At an even lower level, alas, it is also frightening, because a huge percentage of it consists of pornography, eked out by master classes in bomb-making, conspiracy theory and religious terror. The word ‘jungle’ is almost too genteel to apply. But if the whole thing really is a lethally dangerous primeval forest, then a crucial battle will be lost if clearings are not provided in which people can find nothing but civilisation. I suppose the most glittering prize the Web offers is that it gives you a chance to put your life on the line in a constructive way. Even the brightest young people, wherever they come from, are more likely to find an older voice worth listening to if it is talking about something beyond wealth and power. It can talk about value, saying not just ‘This is what I have done’ but ‘This is what others have done, and I find it valuable beyond price.’

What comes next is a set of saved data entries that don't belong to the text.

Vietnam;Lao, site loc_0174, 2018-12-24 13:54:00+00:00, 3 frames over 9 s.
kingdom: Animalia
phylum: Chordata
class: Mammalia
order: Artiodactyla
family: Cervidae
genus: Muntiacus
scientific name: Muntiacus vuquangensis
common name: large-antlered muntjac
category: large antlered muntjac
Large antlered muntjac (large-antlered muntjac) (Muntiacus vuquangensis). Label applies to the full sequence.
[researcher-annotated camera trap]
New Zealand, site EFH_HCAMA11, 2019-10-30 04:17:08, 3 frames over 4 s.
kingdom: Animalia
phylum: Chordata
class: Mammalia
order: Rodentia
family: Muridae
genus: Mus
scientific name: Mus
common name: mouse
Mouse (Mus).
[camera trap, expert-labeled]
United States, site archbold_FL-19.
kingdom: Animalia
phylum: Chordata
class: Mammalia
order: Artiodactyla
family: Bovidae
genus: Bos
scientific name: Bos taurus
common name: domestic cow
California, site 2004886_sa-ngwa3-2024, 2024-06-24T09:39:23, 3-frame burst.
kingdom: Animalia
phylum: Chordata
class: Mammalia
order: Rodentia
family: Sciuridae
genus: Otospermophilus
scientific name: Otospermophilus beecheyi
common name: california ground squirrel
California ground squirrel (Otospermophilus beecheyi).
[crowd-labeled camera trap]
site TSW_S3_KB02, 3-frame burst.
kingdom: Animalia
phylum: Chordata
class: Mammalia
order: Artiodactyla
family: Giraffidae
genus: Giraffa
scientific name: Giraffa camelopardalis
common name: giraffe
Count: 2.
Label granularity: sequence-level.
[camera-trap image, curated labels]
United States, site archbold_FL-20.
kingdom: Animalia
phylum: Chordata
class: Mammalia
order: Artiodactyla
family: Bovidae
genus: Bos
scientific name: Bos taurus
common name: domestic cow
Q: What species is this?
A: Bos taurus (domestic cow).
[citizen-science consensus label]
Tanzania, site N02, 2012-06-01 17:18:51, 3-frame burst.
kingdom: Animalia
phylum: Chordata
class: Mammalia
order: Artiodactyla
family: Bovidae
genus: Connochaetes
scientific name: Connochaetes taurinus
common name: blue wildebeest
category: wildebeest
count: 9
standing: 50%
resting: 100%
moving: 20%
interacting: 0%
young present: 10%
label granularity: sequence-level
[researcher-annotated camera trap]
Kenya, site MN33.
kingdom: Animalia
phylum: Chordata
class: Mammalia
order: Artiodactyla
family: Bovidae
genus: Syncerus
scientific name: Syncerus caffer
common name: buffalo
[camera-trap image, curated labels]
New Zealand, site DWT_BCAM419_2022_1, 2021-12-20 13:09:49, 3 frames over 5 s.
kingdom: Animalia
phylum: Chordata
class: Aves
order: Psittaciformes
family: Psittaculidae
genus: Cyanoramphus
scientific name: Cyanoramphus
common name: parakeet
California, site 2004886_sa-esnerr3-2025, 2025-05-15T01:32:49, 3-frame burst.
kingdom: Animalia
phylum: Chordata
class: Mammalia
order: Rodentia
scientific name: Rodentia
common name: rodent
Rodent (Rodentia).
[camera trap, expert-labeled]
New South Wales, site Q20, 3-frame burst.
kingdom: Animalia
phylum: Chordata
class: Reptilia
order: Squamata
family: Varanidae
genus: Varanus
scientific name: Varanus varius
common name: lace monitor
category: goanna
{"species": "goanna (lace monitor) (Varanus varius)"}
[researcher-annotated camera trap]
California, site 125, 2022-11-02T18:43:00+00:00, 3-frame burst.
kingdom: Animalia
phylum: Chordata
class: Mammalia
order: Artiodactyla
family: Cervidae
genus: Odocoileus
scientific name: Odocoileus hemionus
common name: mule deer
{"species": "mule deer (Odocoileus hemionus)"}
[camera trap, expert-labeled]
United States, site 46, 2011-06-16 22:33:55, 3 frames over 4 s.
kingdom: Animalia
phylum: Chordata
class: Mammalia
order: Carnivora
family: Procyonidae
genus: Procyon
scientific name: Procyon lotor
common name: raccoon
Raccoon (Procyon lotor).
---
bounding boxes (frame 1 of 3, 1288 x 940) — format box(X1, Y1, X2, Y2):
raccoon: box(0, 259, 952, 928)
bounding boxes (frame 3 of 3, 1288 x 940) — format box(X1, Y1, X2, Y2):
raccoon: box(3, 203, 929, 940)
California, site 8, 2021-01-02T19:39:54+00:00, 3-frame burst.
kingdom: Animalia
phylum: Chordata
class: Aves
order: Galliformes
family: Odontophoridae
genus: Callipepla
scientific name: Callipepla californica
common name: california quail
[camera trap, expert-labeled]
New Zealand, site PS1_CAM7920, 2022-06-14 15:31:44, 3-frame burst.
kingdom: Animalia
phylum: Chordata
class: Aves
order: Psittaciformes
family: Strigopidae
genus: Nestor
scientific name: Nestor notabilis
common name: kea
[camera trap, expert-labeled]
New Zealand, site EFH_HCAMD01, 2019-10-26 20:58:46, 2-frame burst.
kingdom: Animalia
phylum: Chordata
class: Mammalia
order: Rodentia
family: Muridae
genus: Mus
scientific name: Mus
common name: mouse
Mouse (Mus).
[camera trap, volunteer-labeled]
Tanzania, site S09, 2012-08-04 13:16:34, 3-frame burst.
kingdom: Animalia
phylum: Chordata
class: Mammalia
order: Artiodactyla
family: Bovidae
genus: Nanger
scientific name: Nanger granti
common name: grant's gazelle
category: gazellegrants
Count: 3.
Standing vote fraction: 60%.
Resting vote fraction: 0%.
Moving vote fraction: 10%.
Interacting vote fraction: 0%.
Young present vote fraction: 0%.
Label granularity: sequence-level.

I wouldn’t want to sound too worthy, because I have never had so much fun since my first trip to the movies. I wish, though, that the Web had been around a couple of decades earlier, because a site on this scale is so obviously the ideal form of self-expression, where you get your name on the gateway to infinity. What would a pyramid be beside that? Just a pointed building sticking out of the sand.

(The Times, May 16, 2008)

Postscript

My website www.clivejames.com can be defined in two ways: as the first personal fully fractal multi-media archival-critical instrument on the Web, and as an unbeatable method for going broke slowly. The video department is its most money-hungry feature, and to offset the production and transmission costs I have formed various alliances, always with the aim of giving the ally something he needs for the moment while I get something to keep for my Casaubon concordance, my scheme for joining the stars. Forming an alliance with Times Online, I ran the risk of looking as if I had gone to work for its proprietor. But the executives were very kind about allowing me to proclaim my continued independence, and I am grateful to them for giving me the space to do so. Meanwhile, the other departments of the site continue to grow, unhindered by any considerations except those attached to my diminishing supply of time. I wish that last thing were not so pressing, but I would never have started building the site in the first place if I hadn’t thought that the day had arrived for getting things together. How to keep running it after I conk out is the big question now. But my Web editor, second-in-command and sole crew member Cécile Menon is already testing an early model of a cyborg boss, which has a close physical resemblance to Gérard Depardieu. It makes strange noises, but so do I.

(2009)

Archive Editor’s note

Clive was right to be concerned about the survivability of his Website. In fact for reasons not clear to me the site’s hosting service collapsed and all files were lost, some time in the late-2018 / early-2019 period and several months before its instigator, to use Clive's own phrase, ‘conked out’. In late summer 2019, previous Webmaster Dawn Mancer and I set about, quite independently of (and indeed at the time unknown to) each other, and with zero budget, to rebuild the site. Dawn produced the new www.clivejames.com with its sleek modern mobile-friendly look; I for my part attempted to recreate the look and feel of the old (Cécile Menon) site, but with corrections, usability enhancements and several hundred new pages of Clive’s earlier work. My project turned into this permanent ‘Website Archive’ (archive.clivejames.com). Neither this nor the ‘main site’ is yet complete.